Vacation in paradise

Come and experience a life with these guys!

Beautiful beaches where you can mingle with wildlife. Places where flamingos, horses and pigs are enjoying the soft sands and blue waters right alongside people.

Pig Flamingo Horse

Flamingo Beach on Aruba:
Renaissance Island in Aruba has two beaches, Iguana Beach for families and Flamingo Beach for adults. Flamingo beach wins the prize for wildlife! There you can mingle with a group of flamingos walking the shoreline, drinking seawater and searching for food. Normally, flamingos migrate from July to March, but this one island seems to be the exception, since flamingos are seen all year round. With their stilt-like legs and bright pink feathers contrasting against the bright turquoise of the Caribbean Sea, they make for a striking sight.

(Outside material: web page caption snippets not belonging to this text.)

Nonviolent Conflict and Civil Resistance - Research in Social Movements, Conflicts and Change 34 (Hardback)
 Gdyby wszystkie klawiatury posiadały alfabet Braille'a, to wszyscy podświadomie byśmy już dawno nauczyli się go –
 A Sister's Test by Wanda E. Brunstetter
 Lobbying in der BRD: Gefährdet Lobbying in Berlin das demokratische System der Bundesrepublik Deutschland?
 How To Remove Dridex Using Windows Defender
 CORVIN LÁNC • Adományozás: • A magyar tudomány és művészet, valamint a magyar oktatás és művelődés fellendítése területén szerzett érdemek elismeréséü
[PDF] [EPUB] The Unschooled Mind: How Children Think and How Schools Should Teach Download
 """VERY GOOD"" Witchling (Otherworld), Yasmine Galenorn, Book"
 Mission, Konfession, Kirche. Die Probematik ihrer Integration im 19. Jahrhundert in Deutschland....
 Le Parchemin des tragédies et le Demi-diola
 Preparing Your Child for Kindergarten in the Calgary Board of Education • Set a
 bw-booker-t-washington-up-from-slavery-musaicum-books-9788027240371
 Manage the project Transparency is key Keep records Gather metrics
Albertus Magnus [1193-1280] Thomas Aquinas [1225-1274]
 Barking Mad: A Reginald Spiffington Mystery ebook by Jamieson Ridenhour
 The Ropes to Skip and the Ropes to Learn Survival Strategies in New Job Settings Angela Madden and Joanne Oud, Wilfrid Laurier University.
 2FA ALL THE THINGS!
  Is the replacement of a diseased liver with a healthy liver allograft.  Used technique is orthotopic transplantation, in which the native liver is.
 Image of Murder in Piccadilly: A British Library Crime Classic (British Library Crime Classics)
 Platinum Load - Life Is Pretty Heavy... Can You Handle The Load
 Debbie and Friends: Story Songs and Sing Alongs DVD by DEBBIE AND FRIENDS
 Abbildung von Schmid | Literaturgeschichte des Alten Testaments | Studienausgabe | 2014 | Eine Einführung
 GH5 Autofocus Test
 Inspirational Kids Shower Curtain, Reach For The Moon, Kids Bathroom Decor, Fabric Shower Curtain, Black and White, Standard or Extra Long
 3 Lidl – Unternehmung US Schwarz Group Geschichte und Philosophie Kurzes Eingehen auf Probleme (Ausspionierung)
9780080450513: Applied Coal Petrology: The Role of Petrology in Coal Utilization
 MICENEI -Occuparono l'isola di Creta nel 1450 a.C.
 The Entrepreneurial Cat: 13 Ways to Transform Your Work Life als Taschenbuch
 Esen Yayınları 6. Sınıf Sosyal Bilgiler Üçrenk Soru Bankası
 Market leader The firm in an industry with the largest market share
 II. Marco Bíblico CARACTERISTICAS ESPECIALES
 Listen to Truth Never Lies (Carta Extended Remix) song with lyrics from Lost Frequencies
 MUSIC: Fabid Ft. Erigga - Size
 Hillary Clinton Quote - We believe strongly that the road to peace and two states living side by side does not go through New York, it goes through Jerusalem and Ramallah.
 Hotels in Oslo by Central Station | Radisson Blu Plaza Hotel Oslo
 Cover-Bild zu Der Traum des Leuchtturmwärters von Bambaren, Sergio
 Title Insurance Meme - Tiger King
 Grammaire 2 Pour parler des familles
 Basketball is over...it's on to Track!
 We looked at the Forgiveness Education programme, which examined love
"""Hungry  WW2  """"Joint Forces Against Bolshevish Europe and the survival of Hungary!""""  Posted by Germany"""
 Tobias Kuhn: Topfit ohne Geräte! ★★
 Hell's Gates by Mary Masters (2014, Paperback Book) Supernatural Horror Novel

Wild Horses on Assateague Island in Maryland and Virginia:
On this beautiful strip of land, located off the coast of Maryland and Virginia, you get to hang out with wild horses. According to local legend, the group of wild horses (300 approx.) are descendants of a Spanish galleon that shipwrecked along the coast, others claimed that they were descendants of local colonial horses that got loose.

Swimming with horses

Pigs Beach Exuma, Bahamas:
Pigs beach, located on Big Major Cay, an unin habited island and popular anchorage in Exuma, is home to many wild pigs that are very good swimmers. In fact, the swimming pigs have become the most famous attraction in the area. They swim right alongside people; they even swim up to the boats that anchor, hopping to get some food scraps and treats. How did the pigs get to this remote island? Local legends say that the pigs were the lone survivors of a shipwreck that happened a hundred years ago or so. It is said that as the ship sunk down, these buoyant little buggers, who were supposed to be breakfast for sailors, were instead able to float up and away from the wreckage and swim to the nearby shores.

Swimming with pigs

Which animals would you like to mingle with - flamingos, horses or pigs?